**WHAT YOU SHOULD DO**
What lines of the material hold the string "solutions"? Pull each of them out.

**DATASET EXCERPTS**
=======

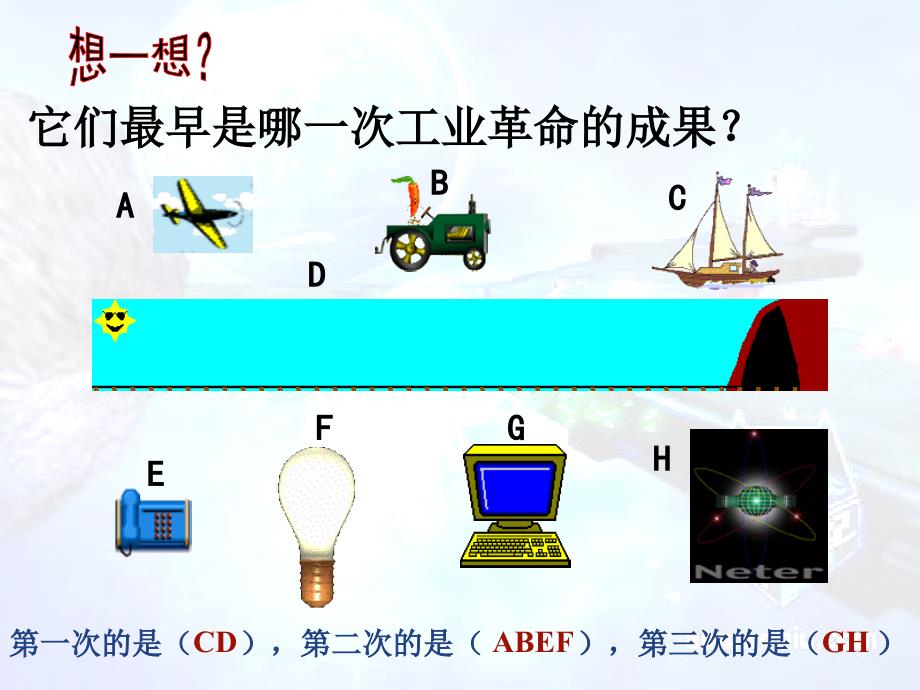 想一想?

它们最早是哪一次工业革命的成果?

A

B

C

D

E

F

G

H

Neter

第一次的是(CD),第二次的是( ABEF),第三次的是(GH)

=======

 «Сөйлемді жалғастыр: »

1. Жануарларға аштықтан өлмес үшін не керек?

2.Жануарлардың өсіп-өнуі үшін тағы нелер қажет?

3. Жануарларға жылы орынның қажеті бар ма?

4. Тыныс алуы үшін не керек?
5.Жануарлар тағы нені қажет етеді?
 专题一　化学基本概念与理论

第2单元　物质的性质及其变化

=======

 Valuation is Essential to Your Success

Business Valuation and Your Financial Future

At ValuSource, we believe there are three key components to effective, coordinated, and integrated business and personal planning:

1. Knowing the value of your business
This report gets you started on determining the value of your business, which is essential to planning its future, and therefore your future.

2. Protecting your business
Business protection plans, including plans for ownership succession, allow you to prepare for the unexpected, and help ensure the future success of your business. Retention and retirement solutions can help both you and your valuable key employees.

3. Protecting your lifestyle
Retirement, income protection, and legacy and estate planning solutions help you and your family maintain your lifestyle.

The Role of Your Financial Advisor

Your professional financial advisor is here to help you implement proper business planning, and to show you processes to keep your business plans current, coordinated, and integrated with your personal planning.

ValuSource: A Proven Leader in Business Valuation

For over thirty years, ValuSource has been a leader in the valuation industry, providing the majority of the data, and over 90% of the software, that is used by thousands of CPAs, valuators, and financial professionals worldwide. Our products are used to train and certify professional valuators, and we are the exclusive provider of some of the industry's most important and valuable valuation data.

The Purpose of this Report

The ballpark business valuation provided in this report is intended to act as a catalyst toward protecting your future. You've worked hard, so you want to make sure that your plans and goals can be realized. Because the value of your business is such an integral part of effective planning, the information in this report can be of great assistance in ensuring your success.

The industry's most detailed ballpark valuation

=======

**RESULT OF THE EXERCISE**
Business protection plans, including plans for ownership succession, allow you to prepare for the unexpected, and help ensure the future success of your business. Retention and retirement solutions can help both you and your valuable key employees.
Retirement, income protection, and legacy and estate planning solutions help you and your family maintain your lifestyle.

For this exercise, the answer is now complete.